Though many listeners assumed that the Velvet Sundown were simply another band drawing musical and lyrical inspiration from classic rock and anti-war folk songs of the 1960s and 1970s, others questioned the band’s authenticity, especially after seeing “photos” of the band with the smooth, filtered look common to AI-generated images. All of the album covers have been surreal yet oddly formulaic. The complete lack of online presence, interviews, and live footage of the band members was also an indication that they weren’t real people.
The band’s official social media channels initially denied that the Velvet Sundown had been created by artificial intelligence before eventually admitting it. Nevertheless, the posts were coy, describing the band as “Not quite human. Not quite machine.” While the identity of the band's creator remains anonymous, the Velvet Sundown's Spotify bio insists that the goal was never to trick people but rather to be “an ongoing artistic provocation designed to challenge the boundaries of authorship, identity, and the future of music itself in the age of AI.”
The success of the Velvet Sundown—and the fact that listeners were kept in the dark about the band’s AI origins—could signal the start of a complicated new era for the music industry. AI bands are likely to proliferate and continually improve the quality of their creative output, yet streaming sites aren’t required to disclose whether the music on the platform is made by humans or artificial intelligence.

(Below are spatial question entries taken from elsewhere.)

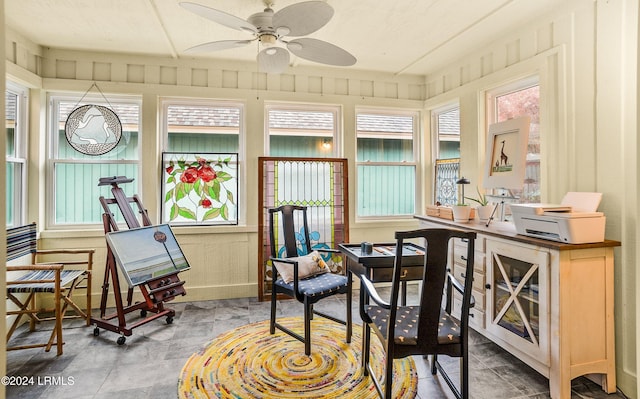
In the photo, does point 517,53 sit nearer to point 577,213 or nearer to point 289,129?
point 577,213

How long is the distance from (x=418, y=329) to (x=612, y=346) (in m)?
1.47

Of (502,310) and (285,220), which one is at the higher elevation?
(285,220)

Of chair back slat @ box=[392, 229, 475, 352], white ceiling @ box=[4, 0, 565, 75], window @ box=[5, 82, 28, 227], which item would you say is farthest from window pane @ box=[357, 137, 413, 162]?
window @ box=[5, 82, 28, 227]

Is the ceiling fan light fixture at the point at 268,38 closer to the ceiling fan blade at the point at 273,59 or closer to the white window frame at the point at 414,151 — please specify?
the ceiling fan blade at the point at 273,59

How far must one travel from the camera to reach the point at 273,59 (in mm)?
2723

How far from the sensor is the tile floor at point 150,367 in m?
2.27

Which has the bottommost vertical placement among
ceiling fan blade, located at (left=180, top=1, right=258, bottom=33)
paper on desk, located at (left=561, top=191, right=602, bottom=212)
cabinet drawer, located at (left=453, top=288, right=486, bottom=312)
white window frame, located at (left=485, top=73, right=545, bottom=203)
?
cabinet drawer, located at (left=453, top=288, right=486, bottom=312)

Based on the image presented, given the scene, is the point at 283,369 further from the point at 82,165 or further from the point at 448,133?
the point at 448,133

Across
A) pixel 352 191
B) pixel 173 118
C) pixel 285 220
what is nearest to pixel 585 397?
pixel 285 220

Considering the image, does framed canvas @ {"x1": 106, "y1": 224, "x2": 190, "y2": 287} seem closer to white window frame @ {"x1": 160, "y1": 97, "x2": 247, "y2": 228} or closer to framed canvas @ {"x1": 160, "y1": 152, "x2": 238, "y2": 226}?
framed canvas @ {"x1": 160, "y1": 152, "x2": 238, "y2": 226}

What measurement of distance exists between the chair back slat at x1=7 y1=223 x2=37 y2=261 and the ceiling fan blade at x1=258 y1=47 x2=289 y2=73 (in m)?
2.67

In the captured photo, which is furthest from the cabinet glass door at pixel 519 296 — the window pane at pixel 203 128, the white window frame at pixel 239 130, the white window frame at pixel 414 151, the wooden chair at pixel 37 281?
the wooden chair at pixel 37 281

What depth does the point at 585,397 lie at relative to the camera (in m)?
2.22

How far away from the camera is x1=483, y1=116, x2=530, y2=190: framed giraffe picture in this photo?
2.77m
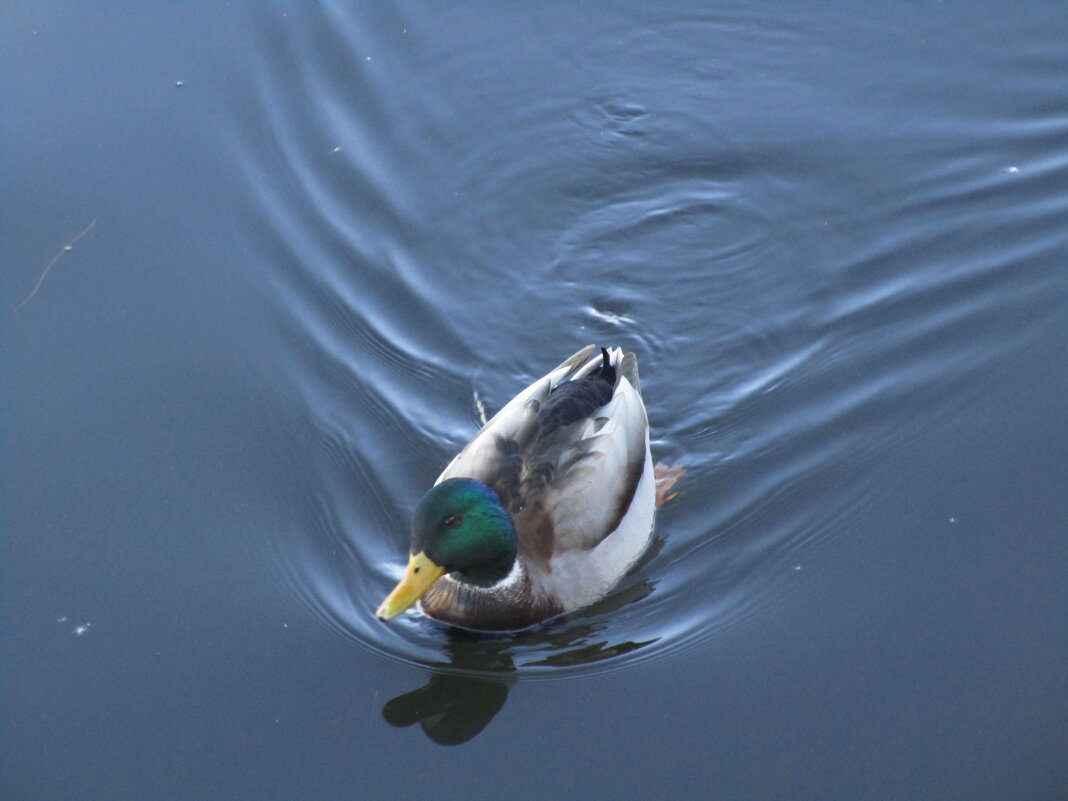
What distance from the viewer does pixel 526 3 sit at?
9.66 m

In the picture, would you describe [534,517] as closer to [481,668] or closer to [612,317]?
[481,668]

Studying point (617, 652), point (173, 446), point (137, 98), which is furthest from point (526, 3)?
point (617, 652)

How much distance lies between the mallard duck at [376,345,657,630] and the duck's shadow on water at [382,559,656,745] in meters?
0.08

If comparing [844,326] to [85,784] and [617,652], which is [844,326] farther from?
[85,784]

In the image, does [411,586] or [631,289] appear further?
[631,289]

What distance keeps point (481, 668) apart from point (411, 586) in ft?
1.86

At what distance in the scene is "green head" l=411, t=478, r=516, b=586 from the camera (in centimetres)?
560

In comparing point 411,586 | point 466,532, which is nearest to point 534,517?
point 466,532

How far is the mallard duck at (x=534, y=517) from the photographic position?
5703 mm

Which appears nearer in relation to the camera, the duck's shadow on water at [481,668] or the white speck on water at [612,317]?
the duck's shadow on water at [481,668]

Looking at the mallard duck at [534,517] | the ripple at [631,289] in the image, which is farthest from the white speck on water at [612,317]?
the mallard duck at [534,517]

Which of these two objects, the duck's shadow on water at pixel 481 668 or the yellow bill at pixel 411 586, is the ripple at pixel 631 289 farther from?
the yellow bill at pixel 411 586

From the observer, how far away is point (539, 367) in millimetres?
7379

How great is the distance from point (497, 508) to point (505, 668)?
2.46 feet
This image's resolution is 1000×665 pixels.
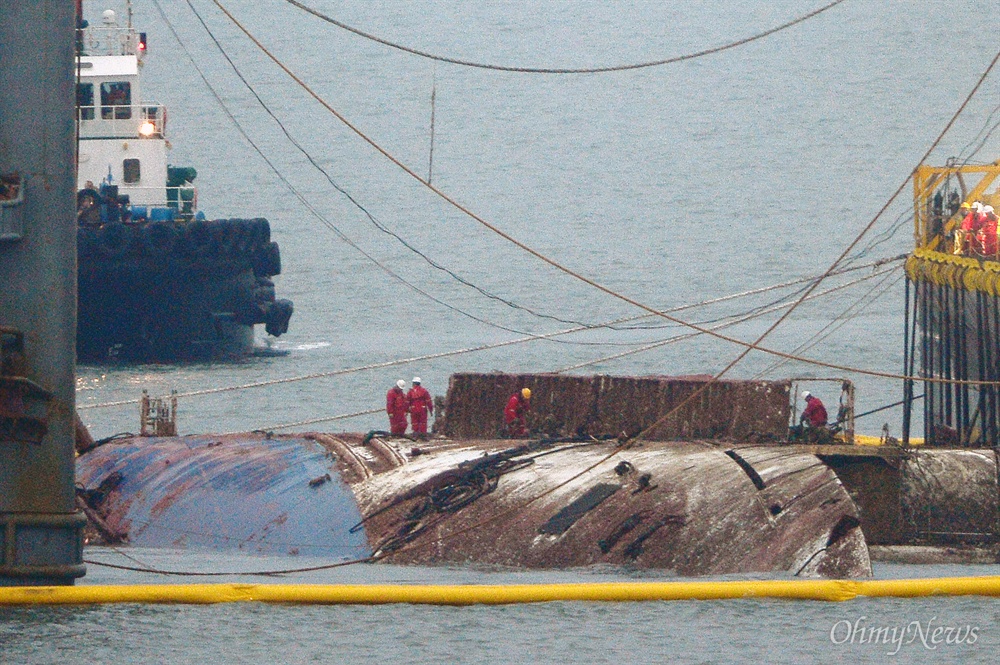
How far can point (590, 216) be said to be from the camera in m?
116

Though on an individual level, AI can help musicians and songwriters with their creative process, the presence of artificial intelligence models trained on existing music puts AI bands in direct competition with the artists whose creativity trained them, often without their consent or any compensation. Shockingly, many artists who accumulate millions of streams on Spotify find that they aren’t able to financially support themselves with their music—and that’s without the threat of non-existent bands suddenly flooding streaming sites with AI-generated content.
The band that doesn’t exist:
- The Velvet Sundown’s Spotify bio describes them as a “synthetic music project guided by human creative direction, and composed, voiced, and visualized with the support of artificial intelligence.” The bio previously listed the band members as singer Gabe Farrow, guitarist Lennie West, bassist Milo Raines, and percussionist Orion “Rio” Del Mar, though these names now appear to have been removed.
- In April 2025, the music streaming platform Deezer, which uses a robust AI detection tool, reported that roughly 18% of new songs uploaded to the platform were completely AI-generated.
- Generative AI platforms like Suno and Udio allow users to quickly create songs with minimal effort and few inputs. These platforms can be used for free or around $30 per month for premium use.